De modo que mucho antes de que se insinuara el ocre en la acuarela del paisaje, el forastero se había esfumado como llegó, muy bello y erguido, casi flamígero en su mula con penachos de pavorreal, y con el mimo a un lado remedando con sus actitudes el desconsuelo de las despedidas. La mañana que se fue dejó a los optimistas otra esperanza gratuita: que en el curso del quinquenio él mismo se extraviara en el laberinto de sus negocios y olvidara al camino de regreso a Santa Inés, de modo que pudieran guardarse para siempre sus ilusiones. Al menos, el próximo invierno ya podían abrigarse con las que habían alquilado.
Gracias a sus renovadas ilusiones, los vecinos vadearon mejor los tremedales conocidos de la vida cotidiana, se resecó la tristeza oceánica que los domingos inundaba al pueblo, y fue derrocada la melancolía que cada noche imperaba en la plaza. Los viejos, que a pesar de haberla subarrendado, eran los más inmunes a la esperanza, cayeron en que entonces Santa Inés se parecía a los tiempos del sueño, cuando arribó al pueblo aquel flautista anacreóntico que a sus sones encalló a los lugareños en una suspendida ensoñación de pétalos flotantes. Como siempre había ocurrido, ahora, en los momentos más peliagudos, cuando arreciaba la tempestad sobre la travesía de cada vida, el afectado extraía del bolsillo o de la cartera el papelito que había alquilado, lo desplegaba y al cabo se aclaraba el cielo y volvía a henchir las velas el vendaval imparable de la esperanza.

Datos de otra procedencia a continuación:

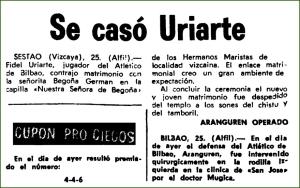 Boda de Fidel Uriarte. Junio de 1969.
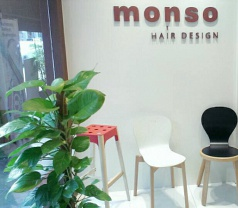 Monso Hair Design Photos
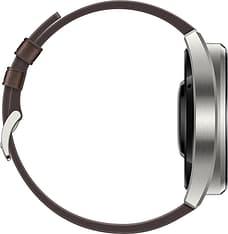 Huawei Watch 3 Pro LTE -älykello 48mm, Ruskea nahkaranneke, kuva 6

Y con las bandadas de ida y vuelta de las aves migratorias, revolaron las hojas de los candelarios y cambiaron los tonos de las postales del paisaje, hasta que una noche de luna de plata deslustrada los vecinos de las afueras, que se habían asomado a los umbrales a airear sus ilusiones polvorientas, vieron que de lejos iba creciendo la silueta de una montura cabalgada por una figura muy tiesa y con otra silueta al lado.

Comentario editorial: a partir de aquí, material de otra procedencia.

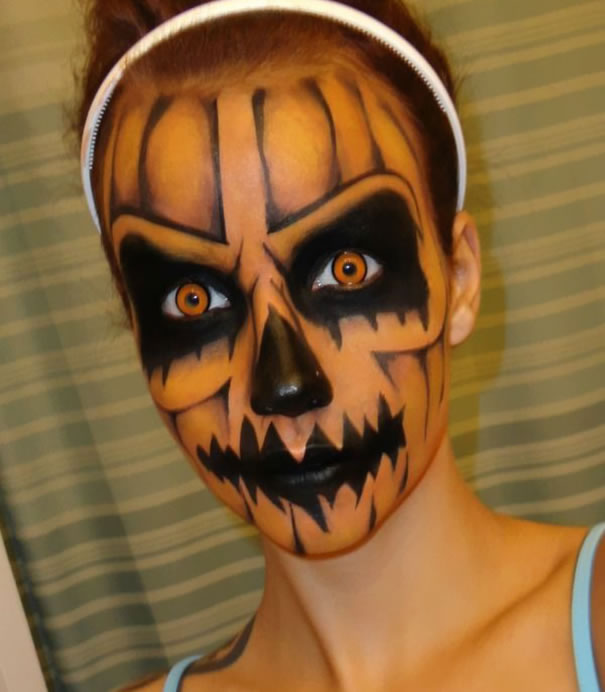 Scariest Halloween Make-up Ideas Face Off (10)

Los perros aullaron y hasta la letanía de los grillos se adelgazó cuando reconocieron al bello dueño de sus esperanzas, tan acicalado como la primera vez, con su sombrero de copa y chaleco de fantasía, y a su derecha el mimo arlequinado, que alternaba exultantes saludos con exhortaciones por señas a que los interesados en renovar sus esperanzas acudieran sin falta por la mañana, con sus papelitos, a la casona del cementerio. Si bien el mimo traía el pellejo tan cuarteado que algunos sostuvieron que era otro, las tarántulas de los años no parecían haber transitado por la apostura del amo, porque la riqueza bien llevada es el mejor antídoto contra el tiempo.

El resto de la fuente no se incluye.